Some limitations of our study are that it did not capture individual measures of education, health beliefs, knowledge, trust in the health system, preferences for care, or awareness of the services. The use of neighborhood SES represents a reasonable proxy for individual SES; similarly, the known e-Health access represents a proxy of awareness. Other areas for further study include the usability of the e-Health services, the perceived need for specific services, and the value of e-Health services compared with alternatives (relative utility). Nevertheless, the findings persisted among patients with chronic diseases and high levels of expected need for clinical services; also, if present, the potential limitations would tend to bias toward a null result. The completeness and quality of the race/ethnicity data also could influence the study. The findings, however, were robust even after classifying all the subjects with missing data as white. In addition, the distribution of nonmissing race/ethnicity data resembles the distribution on survey and interview data from previous research studies. If there were a bias toward underreporting nonwhite race/ethnicity, this would tend to bias the results toward the null.
Other limitations include the relatively small number of e-Health services available in this IDS, and, conversely, the number of alternatives to e-Health services available in the IDS, such as through telephone call centers. Based on the patterns of use after the introduction of the drug refill service and real-time appointment scheduling, the addition of new e-Health services with high relative utility could drive increases in use considerably. These data also do not address subject preferences for the availability of the e-Health services or the perceived or real value of the services to patients who are using them. Finally, whether the disparities in e-Health use result in differences in access or clinical outcomes deserves additional study.

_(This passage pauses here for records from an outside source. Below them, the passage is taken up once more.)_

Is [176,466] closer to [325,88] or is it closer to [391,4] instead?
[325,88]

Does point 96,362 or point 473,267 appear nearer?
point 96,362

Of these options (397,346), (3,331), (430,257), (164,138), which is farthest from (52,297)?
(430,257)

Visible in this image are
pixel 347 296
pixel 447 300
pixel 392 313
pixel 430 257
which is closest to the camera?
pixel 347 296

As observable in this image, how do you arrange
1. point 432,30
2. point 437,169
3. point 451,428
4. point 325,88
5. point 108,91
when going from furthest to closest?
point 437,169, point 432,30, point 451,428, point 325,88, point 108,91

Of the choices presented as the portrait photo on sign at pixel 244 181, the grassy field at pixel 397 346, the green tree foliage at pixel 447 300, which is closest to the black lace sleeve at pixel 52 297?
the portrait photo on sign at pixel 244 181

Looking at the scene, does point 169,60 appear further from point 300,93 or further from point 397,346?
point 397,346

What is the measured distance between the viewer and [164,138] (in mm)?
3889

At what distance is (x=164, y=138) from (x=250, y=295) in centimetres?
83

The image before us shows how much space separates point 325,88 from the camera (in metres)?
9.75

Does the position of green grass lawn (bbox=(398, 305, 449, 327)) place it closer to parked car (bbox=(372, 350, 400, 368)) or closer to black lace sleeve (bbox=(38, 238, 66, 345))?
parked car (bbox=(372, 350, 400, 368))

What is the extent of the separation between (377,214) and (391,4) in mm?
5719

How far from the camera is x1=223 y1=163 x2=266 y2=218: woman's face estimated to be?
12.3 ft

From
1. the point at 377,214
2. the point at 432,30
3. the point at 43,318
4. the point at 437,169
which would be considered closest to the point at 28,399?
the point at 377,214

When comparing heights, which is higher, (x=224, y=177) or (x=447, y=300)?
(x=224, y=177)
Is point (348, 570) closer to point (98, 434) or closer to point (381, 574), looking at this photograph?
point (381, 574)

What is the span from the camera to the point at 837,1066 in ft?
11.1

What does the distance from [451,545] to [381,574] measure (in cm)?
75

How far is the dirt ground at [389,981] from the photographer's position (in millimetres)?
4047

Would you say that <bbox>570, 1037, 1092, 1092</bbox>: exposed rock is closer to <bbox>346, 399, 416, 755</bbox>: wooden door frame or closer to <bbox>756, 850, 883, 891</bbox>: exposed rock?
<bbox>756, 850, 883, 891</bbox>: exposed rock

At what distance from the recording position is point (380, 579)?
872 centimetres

In short, access to and use of e-Health services are growing rapidly over time. Despite this growth, the number of users is only a small percentage of potential users, and even fewer are using services on a regular basis. There also appear to be increasing and significant disparities in e-Health use between persons of white and nonwhite race/ethnicity and between persons of low and high SES. These disparities were present even among persons with known access to these services. Given the potential of e-Health services to improve the quality and efficiency of health care delivery, more research is needed to understand why rates of use are low, particularly among some SES and racial/ethnic groups. In addition, as e-Health services improve and mature, information is needed on whether these disparities in use persist and on the impact of these trends on patient health, safety, and resource use.